The only remaining wildcard from that point forward was how Festus would do with the sheep. At the old house, he shared a fenceline but not a paddock with them, but here, he'd have to learn how to live with them, which theoretically shouldn't be an issue since donkeys are often used as livestock guardians, but you never know. 

Jeannie and Blanche napping in their new home

He spent a fair bit of time politely but firmly letting Jeanie and Blanche know he was the boss by running them off if they looked at him funny, but by the next morning, after it poured rain from 3am on, we found them sharing the run-in shed together like a weird new happy family.

The face of a donkey that hates being wet, and Blanche right behind him

With that, all of my mom's biggest fears were relieved. Festus' trip to Tennessee went fine, he integrated well with the sheep, and he did great in his new paddock even with his limited vision due to cataracts.

Drier times at the new place, still a work in progress!

For me, I was so grateful I could do this for my mom. She's given me so much, obviously the standard parent stuff but also the love of horses that has led me to pretty much arrange my whole life around them, so the fact that I could use my toys and my trailering skills to make this a safe and easy experience for her meant a lot.

My dad said Friday (after he saw me back a 20ft rented tow-behind camper down a hill around a turn between some trees last summer) when his retired buddies are bragging about their boat backing skills, he says he's got a daughter that can back a trailer better than any of them. I joked that he paid for my backing skills so he's earned the right to brag about them, since I had final exams in both backing a truck and trailer and backing a tractor and trailer in school for Equine Studies

And now, Festus gets to live the quiet retired life on an idyllic hill in Tennessee, and he never has to get on a trailer again as long as he lives.

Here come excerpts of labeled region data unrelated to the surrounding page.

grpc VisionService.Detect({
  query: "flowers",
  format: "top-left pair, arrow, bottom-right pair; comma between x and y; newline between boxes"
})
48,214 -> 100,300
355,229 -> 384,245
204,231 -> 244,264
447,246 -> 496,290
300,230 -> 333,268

Enjoy retirement, little buddy!


  1. I'm so glad his trip went well! It's a toss up for me which pic is cuter, baby you and Festus, or your mom and Festus.... both adorable!!!

  2. So glad all went well! Festus is so cute, and I love that you all have had him for so long and have such great stories about his moves.
    When I sent Ducky out to my family in WI, the cowboy who shipped him had to do a similar pully system to get Duck on the trailer. According to his breeding (Holsteiner/quarter horse) he was full horse, but that animal HAD to have a little donkey in him somewhere.

  3. We rescued a standard sized donkey at a sale barn and we actually had to carry it onto the trailer.

  4. Your parents are goals. I want all of their animals one day, and the ability to offer them such great care! Festus is adorrrrrable.

  5. He's adorable (so are the sheep). Happy the trip went well!

  6. Love love love everything about this post!

  7. This is all SO familiar! We have a donkey that we have had for only 15 years, but he sounds super similar to Festus. I changed the mats in my barn aisle and over a year later he STILL jumps out of the barn as to avoid a weird visual break in the floor covering. Pablo also won't go places he's unsure of (hasn't had to trailer anywhere yet) which requires a special kind of donkey encouragement. Ours lives with goats instead of sheep and he cannot be trusted with male baby goats bc he tries to kill them for some weird reason. Donkeys are such interesting creatures! Happy new life Festus!

    1. Wow! Yes, very familiar. I left this out of the post, but when we brought him home the first time and I rode him the two miles home, we ran into a serious problem halfway through when he had to cross railroad tracks and he absolutely would not step over the gap between the platform and the actual track. He got partway onto the tracks and WOULD. NOT. MOVE. and we knew the next train was due in a half hour. We finally got a neighbor to come out of his house and he brought a sheet of plywood over to cover the tracks, and that was when we got him over. And not 5 minutes later the train came through! That's donkeys for you.

  8. This is so heartwarming. Congratulations to your parents on their forever farm, and having Festus on it.

  9. The only comment I have for this post is this: Awwwwwwwwwwww!